The question is more on the jackrabbit-side, not so much on the Magnolia side, especially since you want to replace Magnolia entirely, not just the persistence layer:

Now here we are trying to replace the existing Magnolia CMS with a custom ASP.NET MVC 5 application with all the functionalities.

although my question really is whether you really want to replace Jackrabbit entirely, or still use Jackrabbit with your ASP.NET application but with a MS SQL Server datastore (which would be my personal suggestion)? Otherwise you will be getting rid of all the benefits that Jackrabbit has.

Jackrabbit does support SQL Server and I would suggest to use it.

https://wiki.apache.org/jackrabbit/DataStore#Configuration-1:

Currently supported are: db2, derby, h2, mssql, mysql, oracle, sqlserver.

Developing a WebCMS with just ASP.NET and SQL Server and without a content repository layer in between sounds like developing everything that a WebCMS usually comes with from scratch, especially if you want to have all the functionality that Magnolia offers (versioning, history, search, etc.).

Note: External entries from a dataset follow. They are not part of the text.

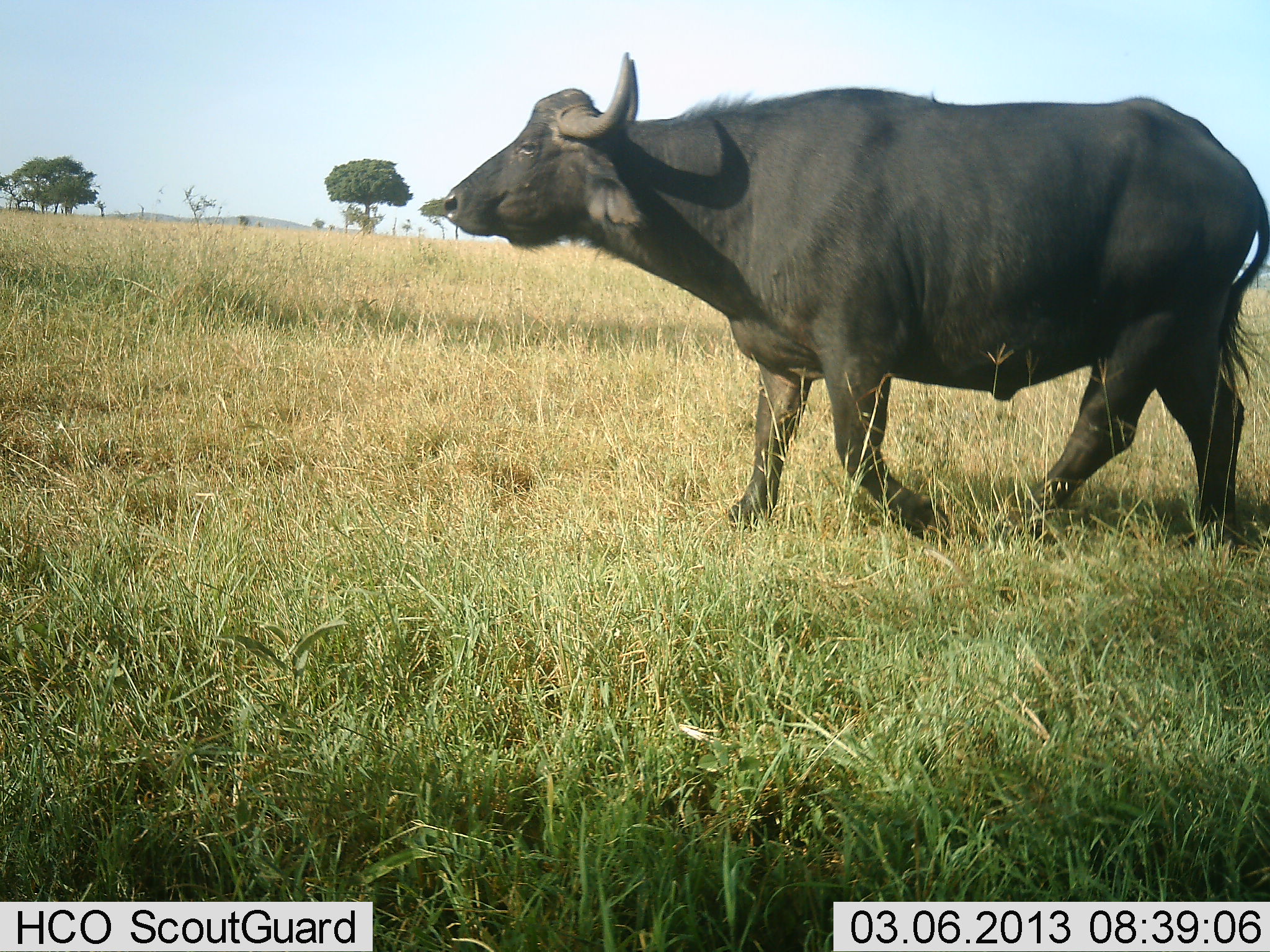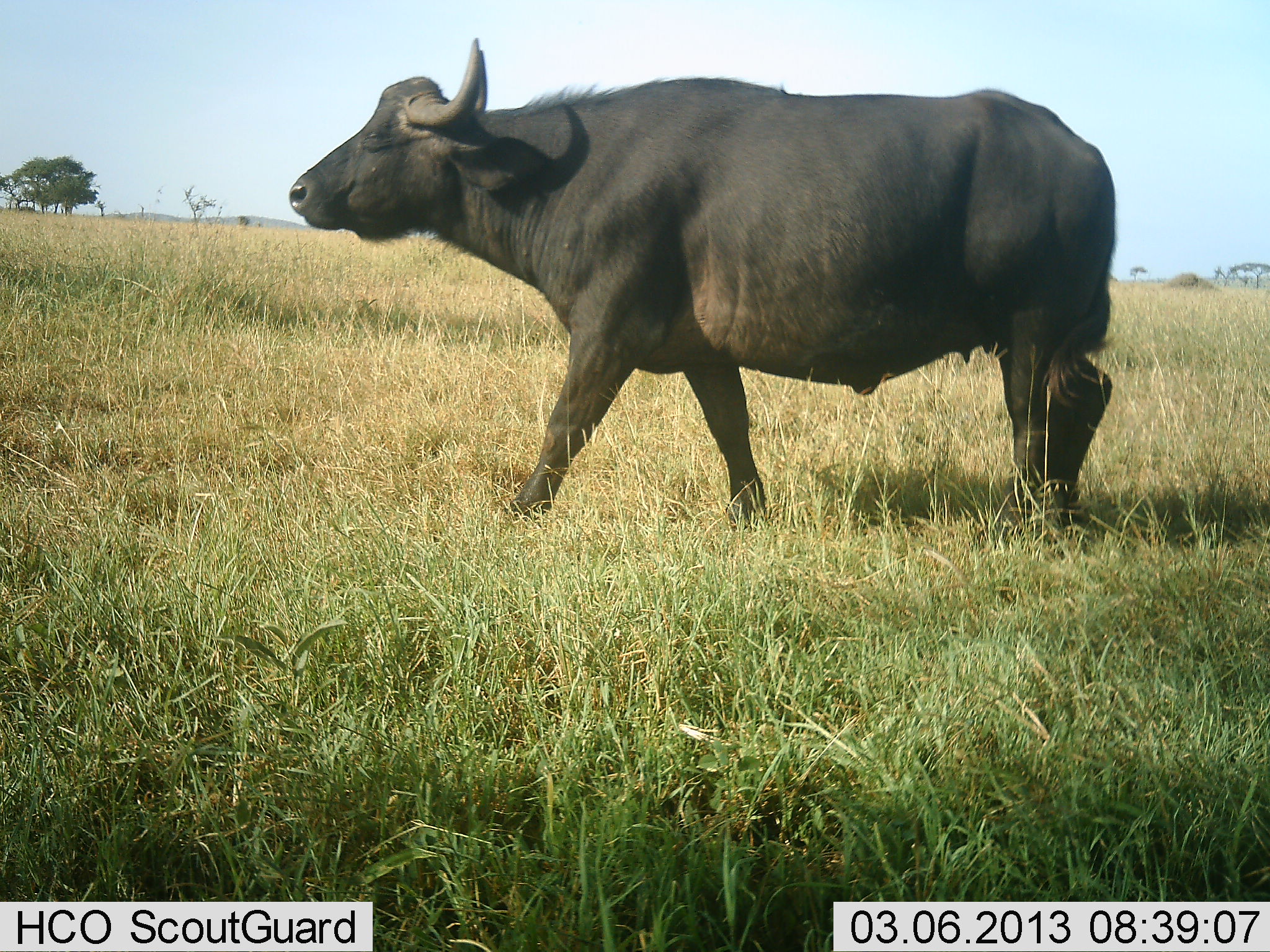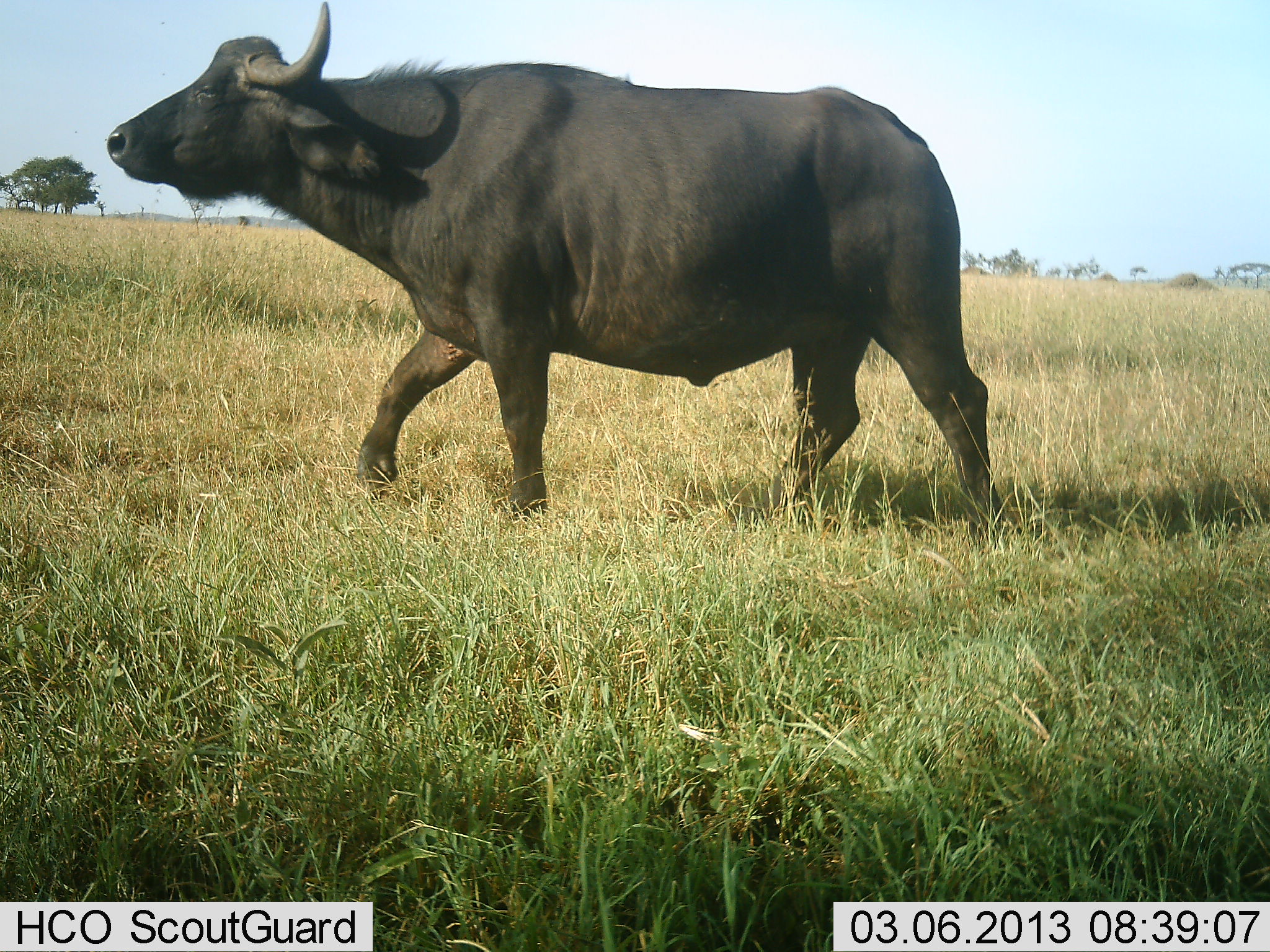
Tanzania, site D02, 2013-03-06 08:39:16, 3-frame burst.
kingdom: Animalia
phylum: Chordata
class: Mammalia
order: Artiodactyla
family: Bovidae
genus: Syncerus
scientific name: Syncerus caffer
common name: cape buffalo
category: buffalo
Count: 1.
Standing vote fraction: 14%.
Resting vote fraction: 0%.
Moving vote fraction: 95%.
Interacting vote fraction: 0%.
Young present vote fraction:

You can check details regarding Jackrabbit data store here: http://wiki.apache.org/jackrabbit/DataStore although I am wondering why you or your customer would want to change the data store of the content repository to SQL Server. I guess you are not speaking of using MySQL for the persistence of the meta data, but really to store the binary content (a mistake that by the way OpenCms, another Java-based open source WebCMS, made in their architecture design - imho).

Note that usually large files are not stored in the database itself (with Magnolia), but on the file system.

https://wiki.magnolia-cms.com/display/WIKI/Setting+up+a+Jackrabbit+persistence+manager#SettingupaJackrabbitpersistencemanager-Datastorageandbackup:

BLOBs are not by default stored in the database when they exceed a certain threshold definied in your Jackrabbit configuration - instead they are saved on the file system. The default threshold used by a Magnolia installation is 1024 bytes. All files above the defined threshold are put onto the filesystem and not in the database.

In case you really want to get rid of Jackrabbit entirely and only use SQL Server as the persistence layer and store all binary content in it regardless of size (not recommended), I would write a custom export/import script for it, which queries the Jackrabbit repo (standard CMIS protocol) and takes the content from the file system, reading as FileInputStream and writing it to the Oracle DB (Example: http://www.java2s.com/Code/Java/Database-SQL-JDBC/StoreBLOBsdataintodatabase.htm). This would be my suggested method.

I don't think there are any out-of-the-box tools for that.